--- begin ---
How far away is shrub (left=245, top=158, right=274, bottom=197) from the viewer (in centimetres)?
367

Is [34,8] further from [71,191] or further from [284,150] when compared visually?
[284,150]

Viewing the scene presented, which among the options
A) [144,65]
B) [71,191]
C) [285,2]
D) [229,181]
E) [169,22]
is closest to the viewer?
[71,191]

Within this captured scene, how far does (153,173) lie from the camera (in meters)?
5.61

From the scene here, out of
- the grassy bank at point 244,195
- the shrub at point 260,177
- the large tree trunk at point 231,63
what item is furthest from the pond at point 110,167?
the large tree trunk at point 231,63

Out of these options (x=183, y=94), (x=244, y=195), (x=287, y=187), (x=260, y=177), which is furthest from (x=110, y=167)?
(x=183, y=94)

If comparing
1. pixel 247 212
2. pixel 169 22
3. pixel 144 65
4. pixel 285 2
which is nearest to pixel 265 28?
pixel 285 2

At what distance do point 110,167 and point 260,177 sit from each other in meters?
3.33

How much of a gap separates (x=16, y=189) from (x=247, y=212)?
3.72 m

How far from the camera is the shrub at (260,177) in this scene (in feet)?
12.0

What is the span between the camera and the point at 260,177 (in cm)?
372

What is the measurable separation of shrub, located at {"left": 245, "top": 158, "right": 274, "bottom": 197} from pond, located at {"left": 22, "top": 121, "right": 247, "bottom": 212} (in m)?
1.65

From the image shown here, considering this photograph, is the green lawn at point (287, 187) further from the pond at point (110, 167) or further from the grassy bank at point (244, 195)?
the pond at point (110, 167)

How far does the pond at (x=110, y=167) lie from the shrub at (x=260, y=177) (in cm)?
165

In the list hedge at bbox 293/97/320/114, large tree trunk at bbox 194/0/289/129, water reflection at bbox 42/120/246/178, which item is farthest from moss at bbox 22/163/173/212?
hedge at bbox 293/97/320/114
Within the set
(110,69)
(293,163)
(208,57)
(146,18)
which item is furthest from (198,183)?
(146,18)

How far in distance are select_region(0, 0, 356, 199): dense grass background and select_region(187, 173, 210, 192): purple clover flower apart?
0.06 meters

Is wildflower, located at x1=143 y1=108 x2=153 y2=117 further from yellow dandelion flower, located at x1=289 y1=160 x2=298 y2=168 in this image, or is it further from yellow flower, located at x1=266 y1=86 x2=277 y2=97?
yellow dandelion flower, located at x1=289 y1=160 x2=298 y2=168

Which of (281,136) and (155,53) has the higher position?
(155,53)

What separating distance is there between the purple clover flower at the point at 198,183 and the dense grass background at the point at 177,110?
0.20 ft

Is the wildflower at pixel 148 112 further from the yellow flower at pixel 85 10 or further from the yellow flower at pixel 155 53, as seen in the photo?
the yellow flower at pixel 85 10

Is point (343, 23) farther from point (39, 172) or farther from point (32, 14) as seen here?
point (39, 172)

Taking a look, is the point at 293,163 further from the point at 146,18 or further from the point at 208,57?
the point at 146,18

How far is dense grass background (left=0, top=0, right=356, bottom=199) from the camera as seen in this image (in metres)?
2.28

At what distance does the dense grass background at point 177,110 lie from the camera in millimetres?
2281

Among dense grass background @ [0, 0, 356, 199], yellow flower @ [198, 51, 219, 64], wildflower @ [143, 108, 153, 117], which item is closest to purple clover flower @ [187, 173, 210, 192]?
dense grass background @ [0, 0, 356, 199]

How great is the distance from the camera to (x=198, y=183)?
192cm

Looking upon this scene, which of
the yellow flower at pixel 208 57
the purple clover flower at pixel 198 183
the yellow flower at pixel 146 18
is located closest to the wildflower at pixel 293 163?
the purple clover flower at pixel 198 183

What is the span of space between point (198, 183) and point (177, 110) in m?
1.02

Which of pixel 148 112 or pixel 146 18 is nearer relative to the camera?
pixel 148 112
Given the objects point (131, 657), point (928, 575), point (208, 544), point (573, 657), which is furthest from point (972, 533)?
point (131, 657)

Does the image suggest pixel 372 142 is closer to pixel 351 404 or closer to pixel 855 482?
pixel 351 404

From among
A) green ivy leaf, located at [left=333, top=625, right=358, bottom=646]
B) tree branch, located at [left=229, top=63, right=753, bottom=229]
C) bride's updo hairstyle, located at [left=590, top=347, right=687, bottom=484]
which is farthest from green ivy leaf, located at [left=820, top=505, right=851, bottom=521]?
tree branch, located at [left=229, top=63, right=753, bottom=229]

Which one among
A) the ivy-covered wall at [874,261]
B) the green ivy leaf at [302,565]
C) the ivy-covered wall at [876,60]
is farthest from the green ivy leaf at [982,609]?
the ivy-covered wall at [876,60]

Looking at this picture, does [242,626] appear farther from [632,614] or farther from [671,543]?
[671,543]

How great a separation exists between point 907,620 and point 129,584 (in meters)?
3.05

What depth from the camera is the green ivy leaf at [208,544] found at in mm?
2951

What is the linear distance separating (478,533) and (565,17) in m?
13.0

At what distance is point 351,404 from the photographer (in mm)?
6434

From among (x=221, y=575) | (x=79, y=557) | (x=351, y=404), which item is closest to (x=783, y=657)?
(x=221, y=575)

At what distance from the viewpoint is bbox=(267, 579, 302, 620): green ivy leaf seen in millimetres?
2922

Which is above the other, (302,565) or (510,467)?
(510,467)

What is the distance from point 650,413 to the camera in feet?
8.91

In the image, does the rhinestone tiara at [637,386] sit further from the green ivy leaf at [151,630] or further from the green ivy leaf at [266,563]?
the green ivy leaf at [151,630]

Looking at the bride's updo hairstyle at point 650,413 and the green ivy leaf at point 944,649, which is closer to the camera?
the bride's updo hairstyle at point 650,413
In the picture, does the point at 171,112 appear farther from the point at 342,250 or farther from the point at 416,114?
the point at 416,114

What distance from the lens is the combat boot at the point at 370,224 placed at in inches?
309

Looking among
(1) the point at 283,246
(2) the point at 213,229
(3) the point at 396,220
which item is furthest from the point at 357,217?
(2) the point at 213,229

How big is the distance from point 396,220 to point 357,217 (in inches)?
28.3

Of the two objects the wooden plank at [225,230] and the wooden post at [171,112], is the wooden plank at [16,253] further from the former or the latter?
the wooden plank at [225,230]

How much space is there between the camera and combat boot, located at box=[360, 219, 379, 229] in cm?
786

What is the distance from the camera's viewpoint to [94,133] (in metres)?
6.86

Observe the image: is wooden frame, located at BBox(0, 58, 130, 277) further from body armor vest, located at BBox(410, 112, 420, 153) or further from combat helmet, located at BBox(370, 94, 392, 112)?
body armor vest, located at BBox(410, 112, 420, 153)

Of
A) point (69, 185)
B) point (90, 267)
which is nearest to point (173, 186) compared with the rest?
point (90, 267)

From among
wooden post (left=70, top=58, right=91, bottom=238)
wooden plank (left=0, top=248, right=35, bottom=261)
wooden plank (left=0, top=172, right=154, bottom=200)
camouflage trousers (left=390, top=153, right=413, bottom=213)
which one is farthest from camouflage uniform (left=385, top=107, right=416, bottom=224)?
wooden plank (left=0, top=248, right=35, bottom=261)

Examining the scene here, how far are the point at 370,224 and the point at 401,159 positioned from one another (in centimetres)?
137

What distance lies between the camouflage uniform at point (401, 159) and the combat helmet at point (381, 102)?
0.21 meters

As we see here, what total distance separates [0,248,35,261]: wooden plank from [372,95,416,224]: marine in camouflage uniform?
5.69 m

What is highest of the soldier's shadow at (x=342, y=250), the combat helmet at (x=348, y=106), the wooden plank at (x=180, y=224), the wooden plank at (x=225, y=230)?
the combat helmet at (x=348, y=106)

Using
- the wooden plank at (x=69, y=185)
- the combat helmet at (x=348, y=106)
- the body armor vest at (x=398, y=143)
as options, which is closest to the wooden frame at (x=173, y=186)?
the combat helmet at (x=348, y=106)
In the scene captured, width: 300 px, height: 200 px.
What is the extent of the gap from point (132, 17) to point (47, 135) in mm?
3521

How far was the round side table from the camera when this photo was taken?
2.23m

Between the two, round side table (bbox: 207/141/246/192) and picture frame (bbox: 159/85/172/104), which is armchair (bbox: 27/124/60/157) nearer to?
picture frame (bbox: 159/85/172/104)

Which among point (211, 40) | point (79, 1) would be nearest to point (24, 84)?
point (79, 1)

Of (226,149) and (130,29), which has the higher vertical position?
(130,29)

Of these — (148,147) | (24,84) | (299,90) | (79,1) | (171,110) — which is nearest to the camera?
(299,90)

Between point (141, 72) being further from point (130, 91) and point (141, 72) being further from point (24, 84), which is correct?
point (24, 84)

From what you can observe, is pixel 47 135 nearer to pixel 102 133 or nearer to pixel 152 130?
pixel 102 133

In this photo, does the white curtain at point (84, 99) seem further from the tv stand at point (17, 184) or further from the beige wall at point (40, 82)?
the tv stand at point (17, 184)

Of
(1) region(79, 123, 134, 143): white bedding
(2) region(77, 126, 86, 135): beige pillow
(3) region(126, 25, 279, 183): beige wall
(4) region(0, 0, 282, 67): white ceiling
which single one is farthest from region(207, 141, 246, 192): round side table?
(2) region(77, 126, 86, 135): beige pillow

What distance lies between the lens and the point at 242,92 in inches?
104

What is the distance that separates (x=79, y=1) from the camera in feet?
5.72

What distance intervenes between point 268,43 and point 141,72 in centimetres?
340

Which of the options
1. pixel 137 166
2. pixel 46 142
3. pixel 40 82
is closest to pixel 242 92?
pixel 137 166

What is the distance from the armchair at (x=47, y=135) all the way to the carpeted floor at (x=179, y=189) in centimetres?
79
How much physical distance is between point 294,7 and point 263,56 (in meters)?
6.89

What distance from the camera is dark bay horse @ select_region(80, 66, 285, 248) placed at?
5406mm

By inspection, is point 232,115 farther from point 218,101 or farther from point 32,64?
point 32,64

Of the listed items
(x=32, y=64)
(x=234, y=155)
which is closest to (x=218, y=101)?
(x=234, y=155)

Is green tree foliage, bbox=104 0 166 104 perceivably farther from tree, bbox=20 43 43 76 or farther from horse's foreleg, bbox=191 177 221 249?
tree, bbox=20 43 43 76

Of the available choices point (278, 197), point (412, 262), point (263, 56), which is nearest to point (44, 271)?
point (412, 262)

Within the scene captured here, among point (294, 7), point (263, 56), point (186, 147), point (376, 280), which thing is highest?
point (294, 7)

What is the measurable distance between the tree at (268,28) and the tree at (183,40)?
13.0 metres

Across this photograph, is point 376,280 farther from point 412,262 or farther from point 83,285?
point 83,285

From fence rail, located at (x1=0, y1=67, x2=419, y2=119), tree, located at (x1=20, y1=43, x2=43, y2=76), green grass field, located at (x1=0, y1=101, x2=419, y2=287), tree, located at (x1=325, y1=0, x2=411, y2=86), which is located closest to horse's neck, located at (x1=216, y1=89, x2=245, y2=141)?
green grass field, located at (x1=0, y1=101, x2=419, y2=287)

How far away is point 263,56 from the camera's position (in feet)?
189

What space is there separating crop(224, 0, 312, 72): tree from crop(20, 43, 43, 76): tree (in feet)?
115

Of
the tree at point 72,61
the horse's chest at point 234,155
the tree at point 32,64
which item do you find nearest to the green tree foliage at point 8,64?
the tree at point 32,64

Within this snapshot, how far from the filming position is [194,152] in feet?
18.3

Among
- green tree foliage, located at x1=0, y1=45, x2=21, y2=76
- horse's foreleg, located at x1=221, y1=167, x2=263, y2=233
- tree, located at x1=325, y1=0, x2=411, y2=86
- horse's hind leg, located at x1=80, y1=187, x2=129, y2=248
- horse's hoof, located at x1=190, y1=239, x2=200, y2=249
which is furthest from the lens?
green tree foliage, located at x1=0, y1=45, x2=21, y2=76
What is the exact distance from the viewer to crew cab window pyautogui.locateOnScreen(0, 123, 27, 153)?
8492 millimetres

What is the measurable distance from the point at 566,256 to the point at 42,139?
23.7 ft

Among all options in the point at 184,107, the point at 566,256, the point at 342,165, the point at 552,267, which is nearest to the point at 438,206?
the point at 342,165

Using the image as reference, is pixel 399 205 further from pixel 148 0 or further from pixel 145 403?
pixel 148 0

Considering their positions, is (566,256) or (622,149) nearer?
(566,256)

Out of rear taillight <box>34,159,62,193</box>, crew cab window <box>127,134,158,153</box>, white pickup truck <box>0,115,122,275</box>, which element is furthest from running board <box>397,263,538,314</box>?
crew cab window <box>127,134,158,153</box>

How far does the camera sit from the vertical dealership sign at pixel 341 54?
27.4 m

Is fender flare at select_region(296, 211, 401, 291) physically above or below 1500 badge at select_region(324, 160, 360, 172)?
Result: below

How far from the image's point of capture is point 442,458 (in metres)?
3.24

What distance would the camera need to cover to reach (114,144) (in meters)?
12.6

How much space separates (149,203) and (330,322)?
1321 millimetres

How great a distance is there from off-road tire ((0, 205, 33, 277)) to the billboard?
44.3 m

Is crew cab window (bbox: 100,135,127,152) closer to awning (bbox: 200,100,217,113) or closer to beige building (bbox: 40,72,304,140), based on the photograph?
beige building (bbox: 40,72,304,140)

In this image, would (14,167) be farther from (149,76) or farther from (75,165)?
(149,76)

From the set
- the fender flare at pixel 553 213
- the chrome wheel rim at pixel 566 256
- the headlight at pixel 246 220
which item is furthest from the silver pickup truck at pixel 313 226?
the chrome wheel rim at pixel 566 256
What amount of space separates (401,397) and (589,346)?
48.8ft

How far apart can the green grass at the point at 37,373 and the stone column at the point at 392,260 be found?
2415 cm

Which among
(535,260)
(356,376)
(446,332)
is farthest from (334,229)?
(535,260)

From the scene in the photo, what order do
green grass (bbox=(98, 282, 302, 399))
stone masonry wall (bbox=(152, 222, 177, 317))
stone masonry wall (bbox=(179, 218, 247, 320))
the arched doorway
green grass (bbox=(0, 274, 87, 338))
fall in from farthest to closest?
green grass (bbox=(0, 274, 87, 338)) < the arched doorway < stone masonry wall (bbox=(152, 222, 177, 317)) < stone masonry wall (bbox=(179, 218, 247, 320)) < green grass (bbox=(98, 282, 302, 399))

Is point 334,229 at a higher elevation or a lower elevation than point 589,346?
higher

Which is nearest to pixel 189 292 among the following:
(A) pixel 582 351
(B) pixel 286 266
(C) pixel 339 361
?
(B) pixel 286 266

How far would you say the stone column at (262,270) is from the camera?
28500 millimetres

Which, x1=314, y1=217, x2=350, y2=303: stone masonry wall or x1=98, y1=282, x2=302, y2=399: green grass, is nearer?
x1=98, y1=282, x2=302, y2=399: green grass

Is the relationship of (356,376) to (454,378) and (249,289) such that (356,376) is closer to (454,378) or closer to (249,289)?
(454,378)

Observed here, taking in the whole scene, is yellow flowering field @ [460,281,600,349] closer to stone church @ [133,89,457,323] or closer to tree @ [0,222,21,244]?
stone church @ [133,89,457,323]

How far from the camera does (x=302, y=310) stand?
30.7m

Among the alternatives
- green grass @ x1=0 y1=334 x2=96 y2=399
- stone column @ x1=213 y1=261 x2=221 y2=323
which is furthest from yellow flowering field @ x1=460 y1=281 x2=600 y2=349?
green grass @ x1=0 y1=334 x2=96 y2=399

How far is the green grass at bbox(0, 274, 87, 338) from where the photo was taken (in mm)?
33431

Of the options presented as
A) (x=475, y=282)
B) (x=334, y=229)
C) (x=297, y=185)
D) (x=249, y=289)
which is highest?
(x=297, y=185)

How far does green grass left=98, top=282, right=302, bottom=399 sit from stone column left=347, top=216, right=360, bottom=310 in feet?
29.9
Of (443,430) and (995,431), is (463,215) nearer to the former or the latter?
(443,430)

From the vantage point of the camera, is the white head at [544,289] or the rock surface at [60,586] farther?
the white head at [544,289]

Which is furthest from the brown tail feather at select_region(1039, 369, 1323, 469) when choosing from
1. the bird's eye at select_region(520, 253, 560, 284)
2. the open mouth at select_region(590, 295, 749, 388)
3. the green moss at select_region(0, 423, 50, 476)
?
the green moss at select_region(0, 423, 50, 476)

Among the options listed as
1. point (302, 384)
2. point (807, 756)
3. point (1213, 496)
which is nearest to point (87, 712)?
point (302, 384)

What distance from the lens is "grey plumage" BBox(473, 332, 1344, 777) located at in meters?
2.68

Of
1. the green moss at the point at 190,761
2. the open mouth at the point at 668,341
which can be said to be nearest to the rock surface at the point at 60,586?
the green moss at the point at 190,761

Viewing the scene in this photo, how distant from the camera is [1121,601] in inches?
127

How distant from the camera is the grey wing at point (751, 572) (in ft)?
--- end ---
> **Exercise task**: Can you reproduce, word for word, the stretch of the entries above from the line containing "From the scene in the photo, what order do" through the line containing "fall in from farthest to closest?"?

> **Answer to the task**:
From the scene in the photo, what order do
green grass (bbox=(98, 282, 302, 399))
stone masonry wall (bbox=(152, 222, 177, 317))
stone masonry wall (bbox=(179, 218, 247, 320))
the arched doorway
green grass (bbox=(0, 274, 87, 338))
fall in from farthest to closest?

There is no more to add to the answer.